→ PROBLEM TO WORK ON
When you copy the entries, omit the images and keep every word as it is.

━━━━

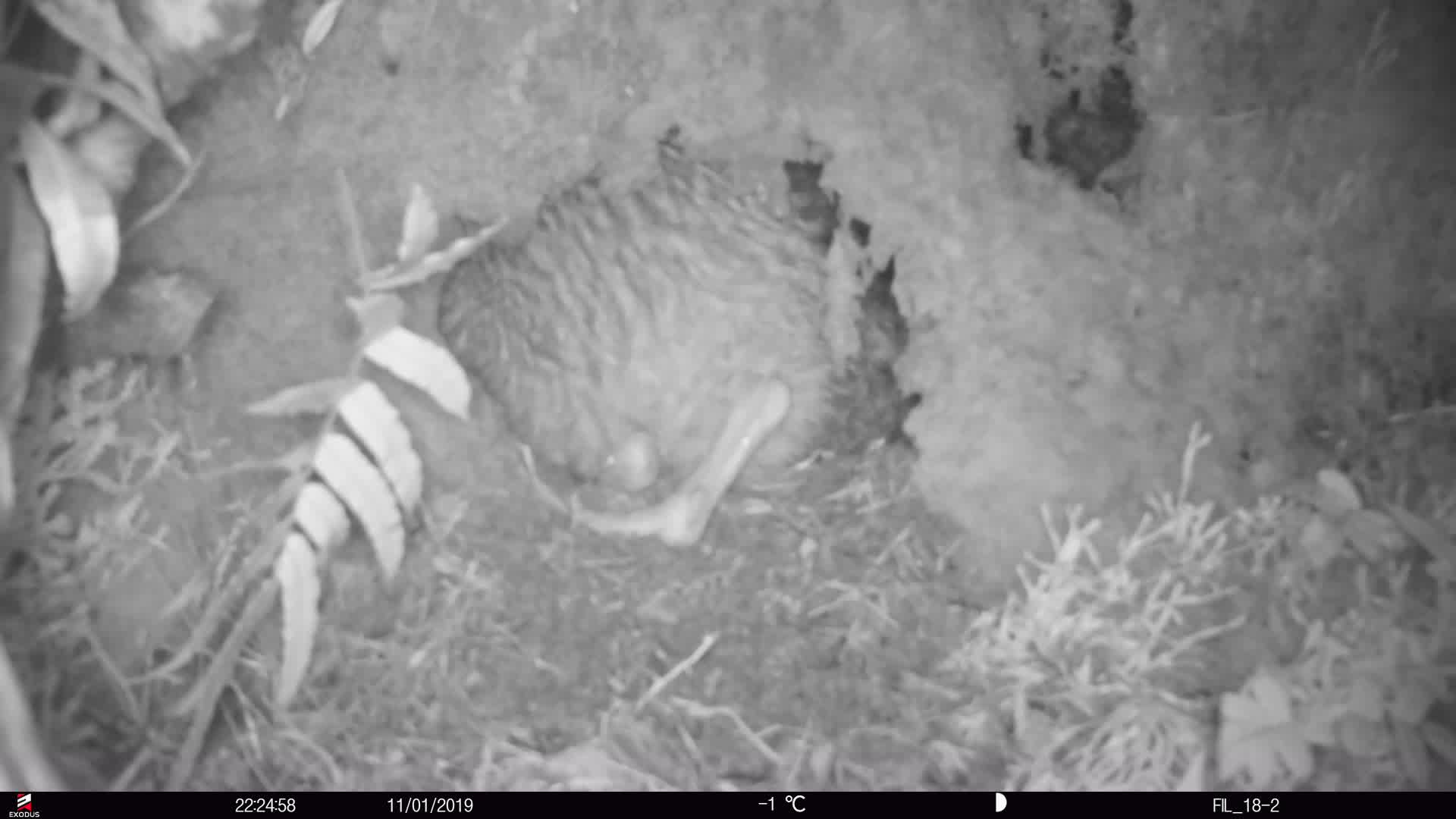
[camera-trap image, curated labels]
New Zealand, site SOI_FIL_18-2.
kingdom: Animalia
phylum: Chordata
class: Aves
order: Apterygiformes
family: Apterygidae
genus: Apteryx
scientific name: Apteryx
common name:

━━━━

→ ANSWER BELOW
[camera-trap image, curated labels]
New Zealand, site SOI_FIL_18-2.
kingdom: Animalia
phylum: Chordata
class: Aves
order: Apterygiformes
family: Apterygidae
genus: Apteryx
scientific name: Apteryx
common name:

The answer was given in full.